Adrenal Cortex Neoplasms/metabolism , Adrenal Glands/metabolism , Adrenocortical Adenoma/metabolism , Aldosterone/metabolism , Hyperaldosteronism/metabolism , Adrenal Cortex Neoplasms/genetics , Adrenal Cortex Neoplasms/pathology , Adrenal Glands/pathology , Adrenocortical Adenoma/genetics , Adrenocortical Adenoma/pathology , Adult , Aged , Cytochrome P-450 CYP11B2/genetics , Cytochrome P-450 CYP11B2/metabolism , Female , G Protein-Coupled Inwardly-Rectifying Potassium Channels/genetics , G Protein-Coupled Inwardly-Rectifying Potassium Channels/metabolism , Humans , Hyperaldosteronism/genetics , Hyperaldosteronism/pathology , Immunohistochemistry , Male , Middle Aged , Mutation , Steroid 11-beta-Hydroxylase/genetics , Steroid 11-beta-Hydroxylase/metabolism
Primary aldosteronism (PA) is the most common form and an under-diagnosed cause of secondary arterial hypertension, accounting for up to 10% of hypertensive cases and associated to increased cardiovascular risk.
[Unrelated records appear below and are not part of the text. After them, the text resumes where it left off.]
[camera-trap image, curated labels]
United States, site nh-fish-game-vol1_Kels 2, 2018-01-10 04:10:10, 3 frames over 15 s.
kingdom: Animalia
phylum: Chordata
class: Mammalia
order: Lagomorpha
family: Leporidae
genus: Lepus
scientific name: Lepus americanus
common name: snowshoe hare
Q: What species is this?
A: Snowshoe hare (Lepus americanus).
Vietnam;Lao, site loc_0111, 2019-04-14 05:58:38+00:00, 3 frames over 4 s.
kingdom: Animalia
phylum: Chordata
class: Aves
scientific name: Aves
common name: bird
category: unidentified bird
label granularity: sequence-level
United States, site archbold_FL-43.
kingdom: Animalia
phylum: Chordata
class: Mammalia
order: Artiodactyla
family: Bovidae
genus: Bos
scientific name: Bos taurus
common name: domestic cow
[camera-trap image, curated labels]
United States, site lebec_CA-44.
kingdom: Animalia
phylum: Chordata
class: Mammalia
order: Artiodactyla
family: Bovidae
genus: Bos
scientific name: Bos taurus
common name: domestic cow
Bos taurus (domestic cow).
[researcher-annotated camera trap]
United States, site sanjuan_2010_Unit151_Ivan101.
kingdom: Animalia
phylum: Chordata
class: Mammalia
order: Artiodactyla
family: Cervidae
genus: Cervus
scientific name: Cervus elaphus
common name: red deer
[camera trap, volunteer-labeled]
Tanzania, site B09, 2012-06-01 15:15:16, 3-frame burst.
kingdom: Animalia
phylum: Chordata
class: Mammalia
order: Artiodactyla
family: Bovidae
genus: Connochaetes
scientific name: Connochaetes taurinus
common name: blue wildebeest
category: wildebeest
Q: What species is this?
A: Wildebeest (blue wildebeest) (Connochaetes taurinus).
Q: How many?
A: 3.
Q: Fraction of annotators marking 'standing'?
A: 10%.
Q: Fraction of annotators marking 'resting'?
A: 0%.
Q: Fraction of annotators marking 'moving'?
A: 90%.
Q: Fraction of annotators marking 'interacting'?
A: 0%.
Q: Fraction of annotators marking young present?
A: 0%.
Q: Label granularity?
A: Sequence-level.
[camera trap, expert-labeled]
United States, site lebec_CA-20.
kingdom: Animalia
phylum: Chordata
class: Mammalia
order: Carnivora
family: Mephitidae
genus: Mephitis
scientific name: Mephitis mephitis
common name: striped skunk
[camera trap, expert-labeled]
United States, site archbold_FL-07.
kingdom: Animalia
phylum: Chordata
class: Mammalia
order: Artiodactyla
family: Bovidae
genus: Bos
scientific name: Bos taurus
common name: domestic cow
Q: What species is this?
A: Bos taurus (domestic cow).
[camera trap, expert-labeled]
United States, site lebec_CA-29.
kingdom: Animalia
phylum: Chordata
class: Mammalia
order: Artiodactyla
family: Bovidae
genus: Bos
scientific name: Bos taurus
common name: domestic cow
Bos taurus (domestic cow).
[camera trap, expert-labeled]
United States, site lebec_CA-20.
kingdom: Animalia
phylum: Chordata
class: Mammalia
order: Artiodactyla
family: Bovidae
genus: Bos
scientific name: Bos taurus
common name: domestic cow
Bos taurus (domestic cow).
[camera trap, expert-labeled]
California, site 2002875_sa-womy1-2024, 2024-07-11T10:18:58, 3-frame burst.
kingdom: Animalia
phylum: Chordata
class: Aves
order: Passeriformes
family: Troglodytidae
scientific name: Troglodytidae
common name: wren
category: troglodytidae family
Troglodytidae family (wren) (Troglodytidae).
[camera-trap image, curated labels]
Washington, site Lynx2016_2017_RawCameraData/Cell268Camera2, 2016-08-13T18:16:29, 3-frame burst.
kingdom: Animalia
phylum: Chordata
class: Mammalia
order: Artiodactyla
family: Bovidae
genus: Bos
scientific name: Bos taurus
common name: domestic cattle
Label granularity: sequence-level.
PA is caused by autonomous overproduction of aldosterone by the adrenal cortex. It is mainly caused by a unilateral aldosterone-producing adenoma (APA) or bilateral adrenal hyperplasia. Excess aldosterone leads to arterial hypertension with suppressed renin, frequently associated to hypokalemia. Mutations in genes coding for ion channels and ATPases have been identified in APA, explaining the pathophysiology of increased aldosterone production. Different inherited genetic abnormalities led to the distinction of four forms of familial hyperaldosteronism (type I to IV) and other genetic defects very likely remain to be identified. Somatic mutations are identified in APA, but also in aldosterone-producing cell clusters (APCCs) in normal adrenals, in image-negative unilateral hyperplasia, in transitional lesions and in APCC from adrenals with bilateral adrenal hyperplasia (BAH). Whether these structures are precursors of APA or whether somatic mutations occur in a proliferative adrenal cortex, is still a matter of debate. This review will summarize our knowledge on the molecular mechanisms responsible for PA and the recent discovery of new genes related to early-onset and familial forms of the disease. We will also address new issues concerning genomic and proteomic changes in adrenals with APA and discuss adrenal pathophysiology in relation to aldosterone-producing structures in the adrenal cortex.